Misunderstandings of Rights

Yet today, there is a misunderstanding of what Human Rights actually means. People often confuse Human Rights with a list of entitlements that should be provided for them. Human Rights are not entitlements to be provided for but reside within an individual due to their Natural Rights. There is no human right for someone or some entity to provide you with food, clothing, shelter, healthcare, education, income, etc. But there is a human right for you to pursue these things for your happiness. A government or society may decide to provide these entitlements to its citizens, but not for the purposes of Human Rights but for the purposes of the betterment of society. But a government or society cannot provide these entitlements if it entails infringing on another’s Human Rights as examined in my article on “The Four Freedoms” and "Entitlements". Your Natural and Human Rights have not been violated if these items are not provided for you. If someone or some entity attempts to interfere or stop you from pursuing these things, then they are violating your Natural and Human Rights.

A good article that explores this issue is “Human Rights Vs Natural Rights” by Adam Kaiser. This article starts with:

“In our current political discourse the claim of Human Rights is often used to describe something as sacred or inviolable, express a sense of entitlement, and shape ideas of justice. However, there is much dispute over what counts as a right, where they comes from, and what moral weight we ought to credit them. Much of this dispute has originated from the transition from a Natural Rights framework to a Human Rights framework, which has blurred the line between negative and positive rights. This transition has weakened our social valuation of rights and more distressingly, threatens our fundamental Natural Rights in favor of efforts to guarantee certain levels of material comfort.”

I would highly recommend this article as it conveys the issues and concerns of the misunderstandings of rights.

Protection of Rights

The best way to protect Natural Rights is to acknowledge they exist, and then to enshrine them in our deeds and laws as Human Rights. Let no one, entity, nor government violate our Natural and Human Rights, and do not yourself violate anyone’s Natural or Human Rights. For if anyone successfully violates another’s Natural and Human Rights, then no one’s Natural and Human Rights are safe. We must continue to struggle with the question of what entails Natural Rights and to incorporate our Natural Rights into our Constitution, Laws, Rules, and Regulations as Human Rights.  In America, we have struggled with this concept since our founding. The largest struggle was in slavery and civil rights. We initially got it wrong, and some of our founders recognized it was wrong. But in America, we had the capability to recognize our wrongs and to put them right. Slavery was put right through a Civil War, while Civil Rights were put right through legislation and judicial rulings. We must continue to recognize where we may be wrong and to put it right through Legislation and Judicial rulings. Otherwise, we may have to put it right through a civil war (i.e., the Dred Scott Supreme Court ruling was put right by the Civil War). May God help us if we need to resort to another civil war to put it right.
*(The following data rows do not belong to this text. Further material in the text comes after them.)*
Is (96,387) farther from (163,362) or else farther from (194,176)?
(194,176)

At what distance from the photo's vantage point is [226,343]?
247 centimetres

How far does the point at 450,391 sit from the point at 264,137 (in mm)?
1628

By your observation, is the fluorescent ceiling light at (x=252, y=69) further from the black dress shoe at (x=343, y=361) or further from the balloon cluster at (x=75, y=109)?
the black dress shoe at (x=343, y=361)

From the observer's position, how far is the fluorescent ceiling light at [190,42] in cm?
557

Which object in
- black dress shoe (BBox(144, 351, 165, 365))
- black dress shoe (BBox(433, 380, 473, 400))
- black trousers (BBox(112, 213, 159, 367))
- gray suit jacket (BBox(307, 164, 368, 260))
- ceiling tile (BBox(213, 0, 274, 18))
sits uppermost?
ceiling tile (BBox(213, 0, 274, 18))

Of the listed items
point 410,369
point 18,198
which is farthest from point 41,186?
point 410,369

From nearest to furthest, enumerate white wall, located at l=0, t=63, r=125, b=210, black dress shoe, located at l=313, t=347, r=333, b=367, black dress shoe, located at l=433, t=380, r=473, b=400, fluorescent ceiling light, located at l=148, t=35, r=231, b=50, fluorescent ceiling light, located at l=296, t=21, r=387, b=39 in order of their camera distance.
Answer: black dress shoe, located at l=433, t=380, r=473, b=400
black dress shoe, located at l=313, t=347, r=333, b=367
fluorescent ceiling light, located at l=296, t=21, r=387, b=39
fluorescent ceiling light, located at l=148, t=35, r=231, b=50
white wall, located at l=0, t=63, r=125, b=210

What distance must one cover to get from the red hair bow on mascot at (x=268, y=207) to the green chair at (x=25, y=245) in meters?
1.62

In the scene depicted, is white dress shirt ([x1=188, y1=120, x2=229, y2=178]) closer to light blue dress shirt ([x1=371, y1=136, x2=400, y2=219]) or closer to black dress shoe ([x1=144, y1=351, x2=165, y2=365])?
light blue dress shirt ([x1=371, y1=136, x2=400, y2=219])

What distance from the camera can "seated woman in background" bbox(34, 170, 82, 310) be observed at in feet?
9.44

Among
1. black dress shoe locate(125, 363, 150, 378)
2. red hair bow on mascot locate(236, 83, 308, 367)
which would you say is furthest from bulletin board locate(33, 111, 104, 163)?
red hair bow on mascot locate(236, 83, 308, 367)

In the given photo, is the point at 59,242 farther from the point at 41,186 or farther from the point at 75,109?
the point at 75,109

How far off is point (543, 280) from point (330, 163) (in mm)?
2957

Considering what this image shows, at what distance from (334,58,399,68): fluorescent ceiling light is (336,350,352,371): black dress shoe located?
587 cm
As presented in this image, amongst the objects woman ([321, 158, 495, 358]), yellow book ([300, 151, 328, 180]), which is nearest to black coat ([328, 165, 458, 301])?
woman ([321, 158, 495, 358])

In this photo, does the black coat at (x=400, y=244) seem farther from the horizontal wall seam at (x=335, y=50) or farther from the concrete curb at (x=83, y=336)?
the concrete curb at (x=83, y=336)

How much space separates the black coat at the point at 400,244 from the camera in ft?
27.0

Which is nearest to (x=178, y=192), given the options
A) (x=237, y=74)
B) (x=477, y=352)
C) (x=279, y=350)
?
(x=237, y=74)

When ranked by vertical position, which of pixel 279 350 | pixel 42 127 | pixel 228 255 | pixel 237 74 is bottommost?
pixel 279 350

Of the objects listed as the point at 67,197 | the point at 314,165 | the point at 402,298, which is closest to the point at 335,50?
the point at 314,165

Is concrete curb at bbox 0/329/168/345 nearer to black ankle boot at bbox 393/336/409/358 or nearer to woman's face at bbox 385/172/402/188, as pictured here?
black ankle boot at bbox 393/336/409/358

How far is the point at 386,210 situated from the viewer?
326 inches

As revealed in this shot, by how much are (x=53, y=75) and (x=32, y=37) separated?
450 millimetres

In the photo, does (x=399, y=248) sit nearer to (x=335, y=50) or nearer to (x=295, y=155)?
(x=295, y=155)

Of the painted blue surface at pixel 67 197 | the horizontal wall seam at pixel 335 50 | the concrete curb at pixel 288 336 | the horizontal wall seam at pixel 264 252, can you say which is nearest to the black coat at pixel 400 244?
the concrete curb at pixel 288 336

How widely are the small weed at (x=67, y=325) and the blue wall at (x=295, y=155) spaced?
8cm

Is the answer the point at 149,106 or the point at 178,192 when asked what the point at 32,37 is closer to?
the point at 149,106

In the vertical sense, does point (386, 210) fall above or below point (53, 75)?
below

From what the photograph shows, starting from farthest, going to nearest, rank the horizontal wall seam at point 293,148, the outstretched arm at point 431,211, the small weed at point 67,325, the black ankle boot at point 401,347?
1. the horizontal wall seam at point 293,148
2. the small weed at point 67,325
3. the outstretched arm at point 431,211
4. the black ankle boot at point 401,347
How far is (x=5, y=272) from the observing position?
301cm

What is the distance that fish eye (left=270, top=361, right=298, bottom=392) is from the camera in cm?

All Natural, Human, and Civil rights must be upheld within “Freedoms, Liberties, Equalities, and Equal Justice for All”. All persons must have the same protections of their Natural, Human, and Civil Rights, and no one may be above or below the law. No Civil Right can abrogate Human or Constitutional Rights as they are derived from Human and Constitutional Rights, and no Human or Constitutional Right can abrogate a Natural Right. No laws passed by Congress can abrogate your Natural and Human Rights, and no Executive action order can supersede any Natural, Human, and Civil Rights. All such laws and orders must only be utilized to implement these Natural, Human, and Civil Rights.

Therefore, we all must dedicate ourselves to the implementation and protection of Natural, Human, and Civil Rights for us to have "A Just Government and a Just Society".